学术报告（ 2025年12月22日16:00）：Epitaxial growth of hybrid semiconductor-superconductor nanowires with unconventional geometries for quantum devices

主持人：王猛 教授

报告摘要：

Due to its ultrapure environment, molecular beam epitaxy (MBE) has been the preferred synthesis method of nanostructures, including III-V nanowires. Based on MBE growth, the recent progress on hybrid superconducting materials has been enabling research on quantum devices. For example, the improvement of the interface between semiconductors and superconductors have facilitated experiments searching for the emerging quantum states that have been predicted to be formed in semiconductor nanowires coupled to conventional superconductors [1]. Motivated by these advances, designs and models have been proposed to explore those undiscovered quantum phenomena. Meanwhile, this comes with requirement of modifying the geometry of the materials and thus brings interesting challenges for nanowire growth.

Here, I will report on several novel examples of hybrid nanowires with geometries.
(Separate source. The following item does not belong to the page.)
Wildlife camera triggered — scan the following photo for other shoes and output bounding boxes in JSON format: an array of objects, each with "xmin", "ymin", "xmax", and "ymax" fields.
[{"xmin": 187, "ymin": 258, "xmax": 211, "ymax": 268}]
First, InAs-EuS-Al ferromagnetic hybrid nanowires will be highlighted [2-4]. Second, by inducing phase transition between wurtzite and zinc blende, quantum dots are formed within Josephson junctions. These nanowires can be used to develop superconducting qubits. Third, the diameter of full-shell nanowires is modulated along nanowires, forming bottleneck structures that are expected to reveal phenomena beyond the conventional Little-Parks effect for superconducting cylinders. I will discuss the feasibility and the difficulties to realize the geometries in terms of growth and results of structural characterization by TEM will also be shown. The exploration of growing these hybrid nanowires does not only provide the possibilities to fabricate intriguing devices for quantum transport but also help deepen the understanding of growth mechanisms.

References

[1] E. Prada et al, Nat. Rev. Phys., 2, 575, (2020).
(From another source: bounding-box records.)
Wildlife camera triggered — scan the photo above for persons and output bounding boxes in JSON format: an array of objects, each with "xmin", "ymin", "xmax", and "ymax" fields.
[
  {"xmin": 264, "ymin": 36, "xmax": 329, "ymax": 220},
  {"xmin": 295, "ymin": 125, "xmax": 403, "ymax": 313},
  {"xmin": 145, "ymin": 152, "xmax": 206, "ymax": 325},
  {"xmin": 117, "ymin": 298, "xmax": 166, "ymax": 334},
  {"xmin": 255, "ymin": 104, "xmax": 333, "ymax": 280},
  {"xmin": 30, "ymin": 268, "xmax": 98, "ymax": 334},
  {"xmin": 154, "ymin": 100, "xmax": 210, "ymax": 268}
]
[2] Y. Liu et al, ACS Appl. Mater. Interfaces, 12, 8780, (2020).

[3] Y. Liu et al, Nano Lett., 20, 456, (2020).

[4] S. Vaitiekėnas et al, Nat. Phys., 17, 43, (2021).
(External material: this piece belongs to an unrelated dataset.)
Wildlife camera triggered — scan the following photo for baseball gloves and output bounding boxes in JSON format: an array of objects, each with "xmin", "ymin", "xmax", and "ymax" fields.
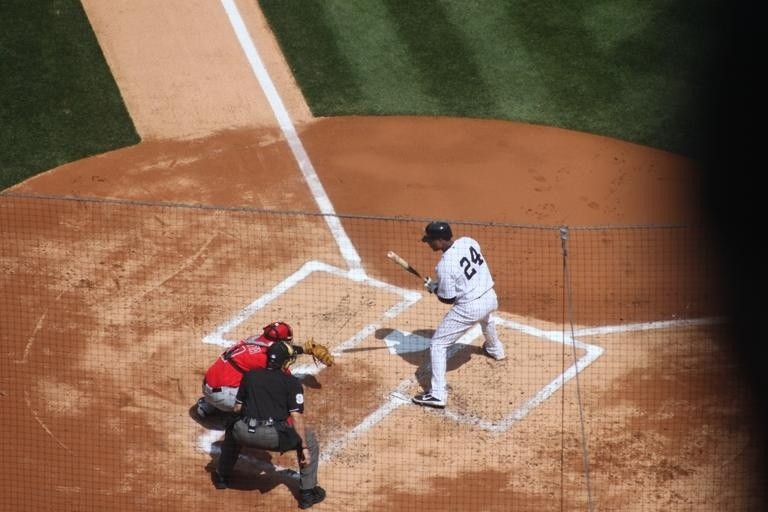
[{"xmin": 303, "ymin": 337, "xmax": 336, "ymax": 368}]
报告人简介：Dr. Yu Liu is a quantum materials engineer working at Center for Quantum Devices, Niels Bohr Institute at University of Copenhagen. With a deep commitment to advancing quantum computing and communication technology, he has dedicated his efforts to unravelling the mechanisms and advancing technologies for solid-state material elaboration and modification. He got his PhD at University of Chinese Academy of Sciences in 2013. He is working at University of Copenhagen since 2017. His primary research area lies in MBE growth of III-V semiconductor – superconductor hybrid nanostructures. So far, he has published 70 high-quality papers, including those in prestigious journals such as Nature Physics and Physical Review Letters.